> _Work instruction_
Look through the data that follows and copy each line with the string "viewBox".

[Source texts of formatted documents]
┄┄┄┄┄┄┄┄┄┄┄┄┄┄┄┄┄┄┄┄

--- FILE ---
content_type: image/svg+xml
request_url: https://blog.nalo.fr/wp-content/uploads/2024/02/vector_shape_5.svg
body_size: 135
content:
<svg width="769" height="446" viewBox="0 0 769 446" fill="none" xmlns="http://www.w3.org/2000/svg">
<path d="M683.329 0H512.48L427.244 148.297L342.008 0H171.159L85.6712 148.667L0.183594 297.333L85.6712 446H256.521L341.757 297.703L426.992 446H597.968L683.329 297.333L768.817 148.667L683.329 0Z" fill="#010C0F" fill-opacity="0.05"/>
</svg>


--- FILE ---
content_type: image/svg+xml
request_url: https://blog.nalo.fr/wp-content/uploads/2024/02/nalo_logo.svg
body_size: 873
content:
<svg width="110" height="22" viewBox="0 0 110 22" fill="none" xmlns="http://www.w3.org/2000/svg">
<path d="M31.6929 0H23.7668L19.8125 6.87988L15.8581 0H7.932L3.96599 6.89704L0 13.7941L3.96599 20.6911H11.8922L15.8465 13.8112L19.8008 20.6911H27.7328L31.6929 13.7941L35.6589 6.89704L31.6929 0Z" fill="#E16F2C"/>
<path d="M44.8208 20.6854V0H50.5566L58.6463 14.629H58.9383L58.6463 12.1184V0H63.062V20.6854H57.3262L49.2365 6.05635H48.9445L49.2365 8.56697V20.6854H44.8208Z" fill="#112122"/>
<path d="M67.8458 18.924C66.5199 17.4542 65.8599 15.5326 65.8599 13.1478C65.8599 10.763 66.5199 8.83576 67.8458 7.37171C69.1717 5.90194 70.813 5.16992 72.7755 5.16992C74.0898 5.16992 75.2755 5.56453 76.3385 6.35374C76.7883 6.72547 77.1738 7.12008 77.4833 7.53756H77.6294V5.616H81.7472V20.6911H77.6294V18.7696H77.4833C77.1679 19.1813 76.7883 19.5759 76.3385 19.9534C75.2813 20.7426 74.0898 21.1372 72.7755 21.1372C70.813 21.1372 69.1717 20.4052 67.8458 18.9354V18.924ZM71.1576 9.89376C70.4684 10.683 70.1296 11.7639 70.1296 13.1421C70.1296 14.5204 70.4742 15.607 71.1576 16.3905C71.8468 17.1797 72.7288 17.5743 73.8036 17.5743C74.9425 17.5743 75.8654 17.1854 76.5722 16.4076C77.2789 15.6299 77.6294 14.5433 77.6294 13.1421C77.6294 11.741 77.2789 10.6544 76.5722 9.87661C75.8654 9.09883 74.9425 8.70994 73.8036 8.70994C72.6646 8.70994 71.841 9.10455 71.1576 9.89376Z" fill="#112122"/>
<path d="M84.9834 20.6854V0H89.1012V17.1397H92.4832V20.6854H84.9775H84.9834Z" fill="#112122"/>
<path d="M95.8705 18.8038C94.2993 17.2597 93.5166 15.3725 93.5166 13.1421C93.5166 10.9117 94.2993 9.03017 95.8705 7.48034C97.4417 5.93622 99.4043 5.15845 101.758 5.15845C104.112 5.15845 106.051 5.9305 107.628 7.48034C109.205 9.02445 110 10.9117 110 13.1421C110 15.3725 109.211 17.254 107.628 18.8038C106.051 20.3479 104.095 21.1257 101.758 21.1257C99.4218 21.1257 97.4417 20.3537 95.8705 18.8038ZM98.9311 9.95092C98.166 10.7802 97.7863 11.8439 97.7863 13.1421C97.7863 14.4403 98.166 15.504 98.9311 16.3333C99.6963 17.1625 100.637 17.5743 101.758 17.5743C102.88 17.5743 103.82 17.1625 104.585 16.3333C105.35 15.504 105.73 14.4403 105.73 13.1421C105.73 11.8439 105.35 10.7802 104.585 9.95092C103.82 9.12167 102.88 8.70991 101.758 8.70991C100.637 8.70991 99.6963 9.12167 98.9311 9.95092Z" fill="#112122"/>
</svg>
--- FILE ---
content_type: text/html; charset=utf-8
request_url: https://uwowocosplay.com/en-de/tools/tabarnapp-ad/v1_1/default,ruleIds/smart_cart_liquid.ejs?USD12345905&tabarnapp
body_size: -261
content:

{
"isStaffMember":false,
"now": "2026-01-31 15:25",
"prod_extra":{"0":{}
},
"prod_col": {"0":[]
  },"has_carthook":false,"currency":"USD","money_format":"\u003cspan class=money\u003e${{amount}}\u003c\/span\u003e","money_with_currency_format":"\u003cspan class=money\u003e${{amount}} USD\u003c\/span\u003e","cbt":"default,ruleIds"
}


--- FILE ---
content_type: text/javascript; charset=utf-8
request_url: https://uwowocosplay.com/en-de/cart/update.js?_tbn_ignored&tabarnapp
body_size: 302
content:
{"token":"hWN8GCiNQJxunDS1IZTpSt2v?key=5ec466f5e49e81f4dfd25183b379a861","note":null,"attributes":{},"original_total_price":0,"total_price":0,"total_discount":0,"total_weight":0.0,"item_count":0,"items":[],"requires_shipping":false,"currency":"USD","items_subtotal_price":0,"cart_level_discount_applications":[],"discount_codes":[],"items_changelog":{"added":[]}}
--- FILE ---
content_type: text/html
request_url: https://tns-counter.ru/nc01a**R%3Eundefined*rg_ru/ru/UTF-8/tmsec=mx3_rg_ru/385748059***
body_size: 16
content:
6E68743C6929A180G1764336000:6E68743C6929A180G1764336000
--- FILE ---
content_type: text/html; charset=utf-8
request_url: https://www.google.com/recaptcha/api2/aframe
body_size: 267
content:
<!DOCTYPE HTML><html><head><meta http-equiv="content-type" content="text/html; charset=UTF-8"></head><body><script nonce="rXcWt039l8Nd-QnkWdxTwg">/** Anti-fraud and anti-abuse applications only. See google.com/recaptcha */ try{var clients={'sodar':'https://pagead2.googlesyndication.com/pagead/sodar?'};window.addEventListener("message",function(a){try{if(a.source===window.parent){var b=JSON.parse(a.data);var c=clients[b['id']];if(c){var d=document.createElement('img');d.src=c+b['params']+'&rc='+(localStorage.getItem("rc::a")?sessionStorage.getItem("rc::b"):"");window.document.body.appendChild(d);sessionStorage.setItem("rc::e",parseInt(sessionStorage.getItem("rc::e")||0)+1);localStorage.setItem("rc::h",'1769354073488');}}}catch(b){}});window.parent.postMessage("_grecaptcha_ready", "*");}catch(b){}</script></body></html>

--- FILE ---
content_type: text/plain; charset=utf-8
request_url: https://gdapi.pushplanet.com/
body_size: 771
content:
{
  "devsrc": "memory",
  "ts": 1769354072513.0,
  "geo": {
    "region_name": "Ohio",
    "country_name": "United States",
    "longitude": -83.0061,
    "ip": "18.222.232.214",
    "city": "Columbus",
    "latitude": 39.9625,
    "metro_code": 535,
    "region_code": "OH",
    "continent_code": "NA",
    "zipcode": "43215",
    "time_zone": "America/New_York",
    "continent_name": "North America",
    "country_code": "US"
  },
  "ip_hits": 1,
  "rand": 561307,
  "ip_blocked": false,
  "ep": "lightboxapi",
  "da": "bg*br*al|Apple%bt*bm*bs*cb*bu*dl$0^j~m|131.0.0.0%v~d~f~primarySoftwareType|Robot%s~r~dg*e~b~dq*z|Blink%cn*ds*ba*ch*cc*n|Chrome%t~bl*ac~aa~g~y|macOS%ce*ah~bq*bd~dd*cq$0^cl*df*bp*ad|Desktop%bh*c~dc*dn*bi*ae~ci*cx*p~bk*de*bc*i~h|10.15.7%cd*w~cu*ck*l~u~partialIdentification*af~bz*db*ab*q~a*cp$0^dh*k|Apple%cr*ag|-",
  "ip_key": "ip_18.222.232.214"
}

┄┄┄┄┄┄┄┄┄┄┄┄┄┄┄┄┄┄┄┄

> _Answer below_
<svg width="769" height="446" viewBox="0 0 769 446" fill="none" xmlns="http://www.w3.org/2000/svg">
<svg width="110" height="22" viewBox="0 0 110 22" fill="none" xmlns="http://www.w3.org/2000/svg">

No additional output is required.